Zustimmungsfiktion

Auch: Fiktive Freigabe nach Fristablauf

Die Zustimmungsfiktion regelt, dass eine wegen einer Verdachtsmeldung zunächst gestoppte Transaktion als von der Financial Intelligence Unit (FIU) genehmigt gilt, wenn diese nicht innerhalb einer gesetzlich festgelegten Frist widerspricht. Sie verhindert, dass eine Geschäftsbeziehung unbegrenzt in der Schwebe bleibt.

Ausführliche Erklärung

Erstattet ein Makler eine Verdachtsmeldung nach § 43 GwG vor Durchführung einer Transaktion, greift grundsätzlich das Durchführungsverbot: Die Transaktion darf frühestens durchgeführt werden, wenn die FIU zugestimmt hat oder der gesetzliche Zeitraum verstrichen ist, ohne dass die FIU die Fortführung untersagt hat (§ 46 GwG).

Konkret bedeutet die Zustimmungsfiktion:

  • Nach Eingang der Verdachtsmeldung hat die FIU eine bestimmte Frist (in der Regel bis zum Ende des dritten Werktags nach Eingang der Meldung), um die Transaktion zu untersagen oder weitere Ermittlungen einzuleiten.
  • Äußert sich die FIU innerhalb dieser Frist nicht, gilt die Zustimmung zur Durchführung der Transaktion als erteilt – der Makler bzw. die beteiligten Parteien dürfen das Geschäft dann fortsetzen, ohne eine ausdrückliche Freigabe abwarten zu müssen.
  • Untersagt die FIU die Transaktion innerhalb der Frist, bleibt das Durchführungsverbot bestehen, bis die Behörde die Freigabe erteilt oder die Frist auf andere Weise endet (z. B. durch gerichtliche Anordnung im Rahmen strafprozessualer Sicherungsmaßnahmen).

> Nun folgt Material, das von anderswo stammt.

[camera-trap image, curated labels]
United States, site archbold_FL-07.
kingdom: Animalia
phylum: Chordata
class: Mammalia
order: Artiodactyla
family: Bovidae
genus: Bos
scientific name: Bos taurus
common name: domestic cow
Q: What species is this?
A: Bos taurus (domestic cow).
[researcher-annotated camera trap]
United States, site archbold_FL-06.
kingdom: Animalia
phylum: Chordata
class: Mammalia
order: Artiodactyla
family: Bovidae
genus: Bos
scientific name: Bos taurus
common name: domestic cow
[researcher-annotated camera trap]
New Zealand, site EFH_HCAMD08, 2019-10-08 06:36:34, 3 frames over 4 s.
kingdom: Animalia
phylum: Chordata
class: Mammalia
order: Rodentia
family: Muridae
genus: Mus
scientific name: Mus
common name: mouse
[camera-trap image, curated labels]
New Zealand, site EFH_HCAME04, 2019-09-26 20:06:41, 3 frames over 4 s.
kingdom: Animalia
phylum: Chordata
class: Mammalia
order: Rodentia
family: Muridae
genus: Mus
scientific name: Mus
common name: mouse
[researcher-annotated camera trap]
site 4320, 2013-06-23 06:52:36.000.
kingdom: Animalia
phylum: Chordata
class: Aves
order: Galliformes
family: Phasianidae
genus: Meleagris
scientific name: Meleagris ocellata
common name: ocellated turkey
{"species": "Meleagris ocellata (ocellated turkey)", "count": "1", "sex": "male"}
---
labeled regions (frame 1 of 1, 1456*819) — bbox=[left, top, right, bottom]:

Praxisrelevant für den Makler:

  • Die Zustimmungsfiktion betrifft in erster Linie die beteiligten Verpflichteten der Finanzbranche (Banken, Notare), ist aber auch für Makler relevant, wenn sie selbst eine Verdachtsmeldung abgegeben haben und die Transaktion (z. B. Beurkundung, Kaufpreiszahlung) von der Freigabe abhängt.
  • Der Makler sollte den Ablauf der Frist dokumentieren, um im Zweifel nachweisen zu können, dass die Transaktion rechtmäßig fortgesetzt wurde.
  • Das Durchführungsverbot und die Zustimmungsfiktion gelten unabhängig vom Tipping-off-Verbot – der Kunde darf über den Grund der Verzögerung grundsätzlich nicht informiert werden.
  • In der Praxis erfolgt bei Immobiliengeschäften die eigentliche Transaktionsdurchführung meist über den Notar bzw. die finanzierende Bank, sodass die Zustimmungsfiktion häufig auf deren Ebene wirksam wird, auch wenn der Makler die auslösende Verdachtsmeldung erstattet hat.

Beispiel aus der Praxis

Ein Makler meldet der FIU einen Verdachtsfall im Zusammenhang mit einem ungewöhnlich hohen Barzahlungsanteil beim Verkauf einer Gewerbeimmobilie. Die notarielle Beurkundung wird zunächst aufgeschoben. Da die FIU innerhalb der gesetzlichen Frist keinen Widerspruch erhebt, gilt die Transaktion als freigegeben, und der Notar kann den Kaufvertrag wie vorgesehen vollziehen.

Rechtsgrundlage

  • § 46 GwG – Durchführungsverbot und Zustimmungsfiktion nach Fristablauf.
  • § 43 GwG – Grundlage der Verdachtsmeldung, die das Durchführungsverbot auslöst.